21.02.2021: Die interne Sonderkommission zu den Ermittlungen in Neukölln kann keine gravierenden Fehlleistungen der Polizei feststellen. Sie spricht von einem Kommunikationsproblem mit den Betroffenen und gibt der Presse Schuld an Vorverurteilungen. Die Betroffenen sind über diesen Bericht empört.
https://twitter.com/der_neukoellner/status/1364500906138628096
21.03.2021 – In einer Mail an das LKA behauptete der NSU 2.0, dass er für den Anschlag auf Ferat Koçak verantwortlich ist. Der Absender bezeichnet ihn als “Volksschädling” und nennt die Privatadresse der Familie von Koçak. Im März 2022 recherchiert der RBB, dass das LKA Koçak auch von dieser Mail informiert bzw. gewarnt hat.
05.11.2021: Thilo Paulenz kommt nach einem Angriff auf einen Taxifahrer in Untersuchungshaft. Und wieder “versagt” die Polizei: Der zuständige Polizeiabschnitt 42 will zunächst die Anzeige des Taxifahrers nicht aufnehmen.

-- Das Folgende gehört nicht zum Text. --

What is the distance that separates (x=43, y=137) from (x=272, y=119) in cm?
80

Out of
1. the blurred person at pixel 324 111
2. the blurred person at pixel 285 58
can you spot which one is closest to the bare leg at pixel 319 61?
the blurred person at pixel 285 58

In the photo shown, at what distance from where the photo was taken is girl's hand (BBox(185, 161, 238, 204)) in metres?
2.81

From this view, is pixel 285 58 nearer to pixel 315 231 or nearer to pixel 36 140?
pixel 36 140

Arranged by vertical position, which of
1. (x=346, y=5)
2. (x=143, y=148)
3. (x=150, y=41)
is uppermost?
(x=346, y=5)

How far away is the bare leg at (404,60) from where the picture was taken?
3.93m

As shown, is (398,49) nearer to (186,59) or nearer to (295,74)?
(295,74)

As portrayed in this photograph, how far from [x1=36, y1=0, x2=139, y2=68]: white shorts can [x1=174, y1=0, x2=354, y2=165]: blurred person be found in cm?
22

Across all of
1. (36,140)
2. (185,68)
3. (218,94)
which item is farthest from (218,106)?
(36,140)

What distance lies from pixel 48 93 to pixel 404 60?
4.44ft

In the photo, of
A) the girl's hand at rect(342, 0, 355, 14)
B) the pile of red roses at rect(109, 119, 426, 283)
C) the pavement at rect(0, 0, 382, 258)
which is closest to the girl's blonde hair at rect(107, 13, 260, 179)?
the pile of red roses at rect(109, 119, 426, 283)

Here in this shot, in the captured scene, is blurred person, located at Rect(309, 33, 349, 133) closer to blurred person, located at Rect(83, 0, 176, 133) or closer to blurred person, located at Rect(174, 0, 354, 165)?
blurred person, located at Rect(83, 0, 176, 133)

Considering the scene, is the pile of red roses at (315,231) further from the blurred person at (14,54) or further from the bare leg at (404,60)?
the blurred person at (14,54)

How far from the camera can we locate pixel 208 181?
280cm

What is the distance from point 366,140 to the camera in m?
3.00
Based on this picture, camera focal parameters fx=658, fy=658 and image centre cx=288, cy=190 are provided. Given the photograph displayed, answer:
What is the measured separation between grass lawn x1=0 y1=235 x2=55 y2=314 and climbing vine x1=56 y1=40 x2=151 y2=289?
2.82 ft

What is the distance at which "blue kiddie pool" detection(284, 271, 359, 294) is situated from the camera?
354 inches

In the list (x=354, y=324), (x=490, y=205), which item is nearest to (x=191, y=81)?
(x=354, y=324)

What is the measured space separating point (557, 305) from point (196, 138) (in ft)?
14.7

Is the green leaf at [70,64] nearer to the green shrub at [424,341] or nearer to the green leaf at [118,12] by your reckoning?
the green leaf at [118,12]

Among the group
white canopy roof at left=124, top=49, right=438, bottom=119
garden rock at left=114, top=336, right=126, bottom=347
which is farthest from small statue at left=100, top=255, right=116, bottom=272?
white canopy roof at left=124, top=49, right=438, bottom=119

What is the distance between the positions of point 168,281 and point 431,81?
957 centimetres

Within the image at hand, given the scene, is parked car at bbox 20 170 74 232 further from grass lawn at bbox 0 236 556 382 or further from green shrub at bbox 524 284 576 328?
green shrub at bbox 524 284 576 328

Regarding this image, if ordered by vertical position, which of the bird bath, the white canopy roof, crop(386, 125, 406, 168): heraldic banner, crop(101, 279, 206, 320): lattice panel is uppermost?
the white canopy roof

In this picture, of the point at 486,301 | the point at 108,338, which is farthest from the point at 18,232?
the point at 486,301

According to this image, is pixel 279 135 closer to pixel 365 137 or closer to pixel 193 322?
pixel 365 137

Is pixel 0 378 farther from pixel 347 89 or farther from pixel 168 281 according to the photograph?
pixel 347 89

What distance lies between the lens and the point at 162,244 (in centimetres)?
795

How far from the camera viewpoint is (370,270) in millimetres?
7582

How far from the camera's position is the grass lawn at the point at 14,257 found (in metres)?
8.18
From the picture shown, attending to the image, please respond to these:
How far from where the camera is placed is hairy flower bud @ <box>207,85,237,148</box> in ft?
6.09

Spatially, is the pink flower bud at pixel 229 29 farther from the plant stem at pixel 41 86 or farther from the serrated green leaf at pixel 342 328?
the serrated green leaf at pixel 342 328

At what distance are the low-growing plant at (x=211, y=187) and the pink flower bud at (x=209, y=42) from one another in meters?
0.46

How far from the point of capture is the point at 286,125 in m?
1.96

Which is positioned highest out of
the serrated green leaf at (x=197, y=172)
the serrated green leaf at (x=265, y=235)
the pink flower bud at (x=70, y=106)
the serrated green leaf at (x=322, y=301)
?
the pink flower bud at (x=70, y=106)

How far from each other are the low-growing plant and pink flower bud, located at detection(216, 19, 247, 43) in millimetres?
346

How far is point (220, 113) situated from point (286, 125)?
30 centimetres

21.02.2022: Paulenz wird nach einem Geständnis wegen gefährlicher Körperverletzung, Beleidigung, Nötigung sowie eines verbotenen Kraftfahrzeugrennens zu anderthalb Jahren auf Bewährung verurteilt. Außerdem muss er dem Taxifahrer, den er rassistisch beleidigt und geschlagen hatte, 1000 Euro zahlen. Thilo Paulenz kam mit dem Urteil nach dreieinhalb Monaten Untersuchungshaft frei.